The case of 9-year-old Hannah Poling may now affect the fate of a program that was created to compensate families whose children suffer rare injuries that are definitively linked to vaccines.
As part of a ruling that is supposed to be confidential, lawyers for the Department of Health and Human Services agreed to pay an as-yet undetermined amount from the federal vaccine injury compensation program to the Poling family.
Hannah had been developing normally until she received a series of shots when she was a year-and-a-half old. After that she began to regress and developed autistic-like symptoms.
At a news conference on the steps of the federal courthouse in Atlanta on Thursday, John Gilmore of the group Autism United said the case validates his position that vaccines can be dangerous for children.
"For the first time the court has conceded in a case that vaccines can indeed cause autism," Gilmore said.
But federal officials say that's not what they've done. Further testing determined Hannah had an underlying disorder in her cells — a mitochondrial disease. That can cause symptoms similar to autism. And in its ruling, the government said it was possible that the vaccines Hannah received may have exacerbated that disorder.
Charles Mohan, CEO of the United Mitochondrial Disease Foundation, says he finds the government's concession in the case reasonable.
"It could have been the vaccine that exacerbated that particular underlying mitochondrial disease," Mohan said, "or in a lot of cases it's the onset of a virus, an infection, a flu, that might have the same impact."
But at the same time, says Mohan, there is no scientific evidence to suggest that vaccines themselves can cause either mitochondrial disorders or autism.
That point was stressed by federal public health officials Thursday.
Julie Gerberding, who heads the Centers for Disease Control and Prevention, said, "The government has made absolutely no statement indicating that vaccines are a cause of autism."
"That is a complete mischaracterization of the findings of the case and a complete mischaracterization of any of the science that we have at our disposal today."
But that remains a hard sell to parents of autistic children, such as Becky Estepp of Poway, Calif. She says the reaction her son Eric had to a hepatitis B vaccine in 1998 was immediate and severe. And the symptoms went far beyond a myriad of physical problems, she said.
"At the same time, his speech wasn't developing as much any longer," Estepp said, "and he kind withdrew from our world and turned into himself."
Symptoms like those led Estepp and other autism activists to search for a vaccine-autism link. Many think that link may be the preservative thimerosal, a mercury derivative no longer used in most vaccines.
Now Estepp represents one of nearly 5,000 families of children with autism who have filed for damages from the federal Vaccine Injury Compensation Program.
That's nearly twice as many families as the program has compensated since its inception two decades ago. And most of those awards were for well-documented side effects that occur in a small number of cases, things like getting polio from the oral polio vaccine.
Paying claims to all those children with autism would quickly bankrupt the program, which is funded by a 75-cents-per-dose excise tax levied on all childhood vaccines.
"There's no question this is the biggest challenge to the vaccine compensation system it's ever seen," said Rep. Henry Waxman (D-CA), who wrote the law that created the vaccine compensation system in 1988.
Waxman says the program is threatened, no matter what happens. If the families of autistic children win compensation, there won't be enough money to pay all their bills. But if compensation is denied those families, Waxman says, they will probably go to court instead.

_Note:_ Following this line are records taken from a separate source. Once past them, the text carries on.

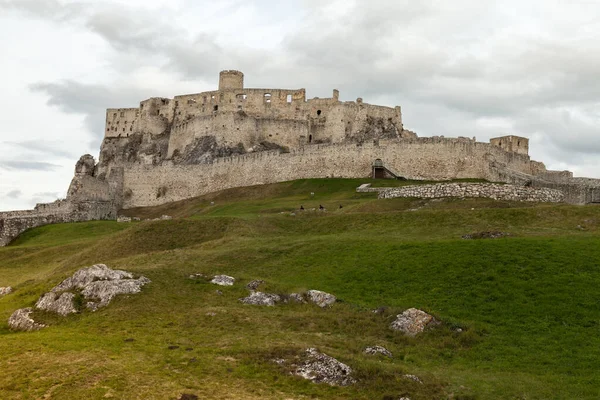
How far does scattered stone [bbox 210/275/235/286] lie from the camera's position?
28.0 m

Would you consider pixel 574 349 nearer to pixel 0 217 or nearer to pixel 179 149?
pixel 0 217

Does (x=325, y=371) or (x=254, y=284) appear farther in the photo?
(x=254, y=284)

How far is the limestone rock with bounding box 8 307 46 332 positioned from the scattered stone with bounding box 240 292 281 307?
800 cm

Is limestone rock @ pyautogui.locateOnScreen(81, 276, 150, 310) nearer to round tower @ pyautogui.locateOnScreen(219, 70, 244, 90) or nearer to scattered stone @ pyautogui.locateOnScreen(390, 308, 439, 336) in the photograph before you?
scattered stone @ pyautogui.locateOnScreen(390, 308, 439, 336)

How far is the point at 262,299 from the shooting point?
25688mm

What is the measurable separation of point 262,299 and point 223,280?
129 inches

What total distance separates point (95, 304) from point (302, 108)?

And that, Waxman says, could scare off manufacturers from staying in the vaccine business.
Vaccine manufacturers won't say they have considered that. But they voice another worry: that if the vaccine program awards money to families for autism, other parents might be afraid to vaccinate their children.

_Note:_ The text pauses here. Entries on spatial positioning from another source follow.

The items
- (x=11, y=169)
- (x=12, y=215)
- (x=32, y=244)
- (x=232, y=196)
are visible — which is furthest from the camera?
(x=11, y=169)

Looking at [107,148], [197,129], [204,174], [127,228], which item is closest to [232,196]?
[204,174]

Thomas Netzer of the drug and vaccine maker Merck said that, in turn, could hurt efforts to control dangerous diseases.
"In fact, there'd be a real risk, I believe, that diseases that have been controlled in the United States, which used to cause very high morbidity and mortality — and thousands of deaths every year — could once again become common in the United States," Netzer said.
"That would not be a good outcome."
With the government's concession in the Poling case, a formal hearing won't be held in Georgia. But nine other test cases are being heard by the vaccine injury compensation program — testing various theories that either vaccines alone, thimerosal alone, or a combination of the two, could cause autism.
It could be a year before all those cases are decided.